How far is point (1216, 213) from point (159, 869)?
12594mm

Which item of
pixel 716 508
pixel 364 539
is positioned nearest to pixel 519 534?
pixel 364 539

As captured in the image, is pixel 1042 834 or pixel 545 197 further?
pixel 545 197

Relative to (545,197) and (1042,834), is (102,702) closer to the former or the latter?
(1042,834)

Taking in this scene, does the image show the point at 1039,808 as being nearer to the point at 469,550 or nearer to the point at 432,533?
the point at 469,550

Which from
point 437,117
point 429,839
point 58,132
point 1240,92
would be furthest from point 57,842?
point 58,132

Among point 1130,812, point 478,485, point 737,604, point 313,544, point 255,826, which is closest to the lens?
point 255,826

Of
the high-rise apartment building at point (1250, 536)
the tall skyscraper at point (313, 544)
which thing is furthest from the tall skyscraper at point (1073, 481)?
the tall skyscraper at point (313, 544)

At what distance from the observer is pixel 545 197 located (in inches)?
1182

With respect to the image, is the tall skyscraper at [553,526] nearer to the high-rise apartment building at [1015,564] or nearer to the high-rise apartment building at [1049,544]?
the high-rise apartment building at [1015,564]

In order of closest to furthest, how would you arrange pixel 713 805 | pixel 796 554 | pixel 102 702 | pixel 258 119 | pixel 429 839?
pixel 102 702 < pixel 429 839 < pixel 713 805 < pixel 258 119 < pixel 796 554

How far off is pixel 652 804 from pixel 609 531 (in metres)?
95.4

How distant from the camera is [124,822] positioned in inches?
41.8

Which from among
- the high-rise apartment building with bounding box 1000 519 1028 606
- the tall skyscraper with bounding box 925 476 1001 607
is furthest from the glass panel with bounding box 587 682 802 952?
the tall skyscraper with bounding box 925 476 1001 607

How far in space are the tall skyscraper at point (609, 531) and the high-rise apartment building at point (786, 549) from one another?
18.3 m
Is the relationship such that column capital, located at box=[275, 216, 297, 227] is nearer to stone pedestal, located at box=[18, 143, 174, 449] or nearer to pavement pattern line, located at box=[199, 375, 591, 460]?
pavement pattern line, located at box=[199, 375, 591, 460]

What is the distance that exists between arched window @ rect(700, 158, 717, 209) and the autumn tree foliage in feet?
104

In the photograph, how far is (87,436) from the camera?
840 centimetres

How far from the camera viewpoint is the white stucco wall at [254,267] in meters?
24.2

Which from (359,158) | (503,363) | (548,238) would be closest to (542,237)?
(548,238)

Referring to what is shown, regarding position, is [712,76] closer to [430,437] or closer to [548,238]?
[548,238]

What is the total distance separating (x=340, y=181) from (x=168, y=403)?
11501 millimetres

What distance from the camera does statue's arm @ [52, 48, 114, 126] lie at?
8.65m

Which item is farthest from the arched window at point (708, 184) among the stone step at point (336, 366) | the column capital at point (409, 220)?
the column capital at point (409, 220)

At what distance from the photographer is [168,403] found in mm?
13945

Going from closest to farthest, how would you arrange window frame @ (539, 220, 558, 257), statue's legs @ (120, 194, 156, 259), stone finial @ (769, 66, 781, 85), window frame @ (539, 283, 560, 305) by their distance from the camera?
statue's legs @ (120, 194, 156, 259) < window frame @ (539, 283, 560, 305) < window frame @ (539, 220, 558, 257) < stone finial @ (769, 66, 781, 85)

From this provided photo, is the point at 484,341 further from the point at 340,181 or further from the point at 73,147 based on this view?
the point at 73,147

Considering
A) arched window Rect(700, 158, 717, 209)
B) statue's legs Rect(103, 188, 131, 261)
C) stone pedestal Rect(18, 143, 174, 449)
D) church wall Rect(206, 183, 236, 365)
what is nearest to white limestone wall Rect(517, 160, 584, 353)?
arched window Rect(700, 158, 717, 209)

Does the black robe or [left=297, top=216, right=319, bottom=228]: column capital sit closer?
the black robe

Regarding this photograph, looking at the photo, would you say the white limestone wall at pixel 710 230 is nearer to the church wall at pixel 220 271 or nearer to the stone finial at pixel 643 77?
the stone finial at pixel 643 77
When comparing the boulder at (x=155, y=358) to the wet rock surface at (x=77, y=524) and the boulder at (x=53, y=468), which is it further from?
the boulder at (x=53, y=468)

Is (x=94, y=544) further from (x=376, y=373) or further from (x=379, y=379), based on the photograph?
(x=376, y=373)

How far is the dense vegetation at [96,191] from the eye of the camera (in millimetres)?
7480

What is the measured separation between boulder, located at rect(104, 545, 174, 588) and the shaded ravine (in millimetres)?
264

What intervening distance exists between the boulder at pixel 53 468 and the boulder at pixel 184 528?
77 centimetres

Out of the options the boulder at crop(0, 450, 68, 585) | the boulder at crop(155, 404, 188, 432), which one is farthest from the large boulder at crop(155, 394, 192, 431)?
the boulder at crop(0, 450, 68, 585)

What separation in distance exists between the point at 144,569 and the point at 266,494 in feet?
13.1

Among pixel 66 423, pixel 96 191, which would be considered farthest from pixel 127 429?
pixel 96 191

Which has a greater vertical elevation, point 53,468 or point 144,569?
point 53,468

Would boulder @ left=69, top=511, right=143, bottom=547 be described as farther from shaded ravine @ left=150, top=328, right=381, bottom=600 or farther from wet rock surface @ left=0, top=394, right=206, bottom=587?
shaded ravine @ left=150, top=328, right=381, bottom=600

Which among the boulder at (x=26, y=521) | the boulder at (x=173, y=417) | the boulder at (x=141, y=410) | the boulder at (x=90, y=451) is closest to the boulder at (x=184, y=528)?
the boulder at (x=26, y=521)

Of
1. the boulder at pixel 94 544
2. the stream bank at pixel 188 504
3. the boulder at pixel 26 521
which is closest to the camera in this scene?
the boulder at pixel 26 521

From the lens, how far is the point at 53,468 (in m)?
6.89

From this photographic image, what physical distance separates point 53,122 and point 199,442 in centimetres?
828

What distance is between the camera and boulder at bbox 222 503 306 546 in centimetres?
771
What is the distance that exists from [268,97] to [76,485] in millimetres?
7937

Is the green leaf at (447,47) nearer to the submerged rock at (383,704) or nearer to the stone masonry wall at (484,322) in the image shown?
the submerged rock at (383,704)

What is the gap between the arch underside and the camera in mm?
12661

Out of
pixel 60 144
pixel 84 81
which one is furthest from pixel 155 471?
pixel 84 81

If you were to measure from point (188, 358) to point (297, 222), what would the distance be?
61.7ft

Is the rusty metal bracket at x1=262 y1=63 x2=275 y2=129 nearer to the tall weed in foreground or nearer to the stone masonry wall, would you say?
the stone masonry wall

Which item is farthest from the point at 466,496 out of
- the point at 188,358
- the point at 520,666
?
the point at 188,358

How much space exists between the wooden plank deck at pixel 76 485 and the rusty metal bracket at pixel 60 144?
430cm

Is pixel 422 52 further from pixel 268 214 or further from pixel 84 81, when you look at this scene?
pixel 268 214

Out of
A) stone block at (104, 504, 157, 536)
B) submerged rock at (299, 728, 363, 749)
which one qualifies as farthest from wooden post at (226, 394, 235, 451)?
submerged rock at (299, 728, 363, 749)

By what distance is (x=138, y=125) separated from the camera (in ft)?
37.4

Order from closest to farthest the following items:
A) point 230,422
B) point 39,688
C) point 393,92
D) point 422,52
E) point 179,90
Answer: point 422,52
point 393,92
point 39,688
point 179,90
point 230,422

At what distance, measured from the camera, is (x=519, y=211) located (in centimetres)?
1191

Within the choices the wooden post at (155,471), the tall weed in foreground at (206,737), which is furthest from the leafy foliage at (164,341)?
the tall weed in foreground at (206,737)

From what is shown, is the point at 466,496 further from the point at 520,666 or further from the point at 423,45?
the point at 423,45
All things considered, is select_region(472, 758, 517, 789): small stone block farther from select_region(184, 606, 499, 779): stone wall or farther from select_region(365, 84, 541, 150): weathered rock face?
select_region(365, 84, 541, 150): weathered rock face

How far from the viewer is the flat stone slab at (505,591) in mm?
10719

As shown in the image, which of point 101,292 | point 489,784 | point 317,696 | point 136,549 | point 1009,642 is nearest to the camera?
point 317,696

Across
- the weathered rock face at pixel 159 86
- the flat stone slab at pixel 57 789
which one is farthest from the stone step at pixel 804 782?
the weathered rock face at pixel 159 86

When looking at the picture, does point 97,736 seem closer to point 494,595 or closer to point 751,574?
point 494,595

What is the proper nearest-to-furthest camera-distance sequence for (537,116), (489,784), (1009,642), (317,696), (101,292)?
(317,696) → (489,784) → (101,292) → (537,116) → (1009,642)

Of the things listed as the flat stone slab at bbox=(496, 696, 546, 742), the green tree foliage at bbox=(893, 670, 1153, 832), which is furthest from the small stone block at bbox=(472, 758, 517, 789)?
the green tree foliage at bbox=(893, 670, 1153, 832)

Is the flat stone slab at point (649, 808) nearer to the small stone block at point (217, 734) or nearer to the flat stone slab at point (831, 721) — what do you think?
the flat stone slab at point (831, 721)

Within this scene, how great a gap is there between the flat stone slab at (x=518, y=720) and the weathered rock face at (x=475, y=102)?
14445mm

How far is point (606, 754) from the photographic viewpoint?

#### TASK DIRECTIONS
Please pick out every line of the entries above that contains the word "right", and copy each one in full.

#### TASK ANSWER
Does the black robe or [left=297, top=216, right=319, bottom=228]: column capital sit closer?
Would boulder @ left=69, top=511, right=143, bottom=547 be described as farther from shaded ravine @ left=150, top=328, right=381, bottom=600 or farther from wet rock surface @ left=0, top=394, right=206, bottom=587?
shaded ravine @ left=150, top=328, right=381, bottom=600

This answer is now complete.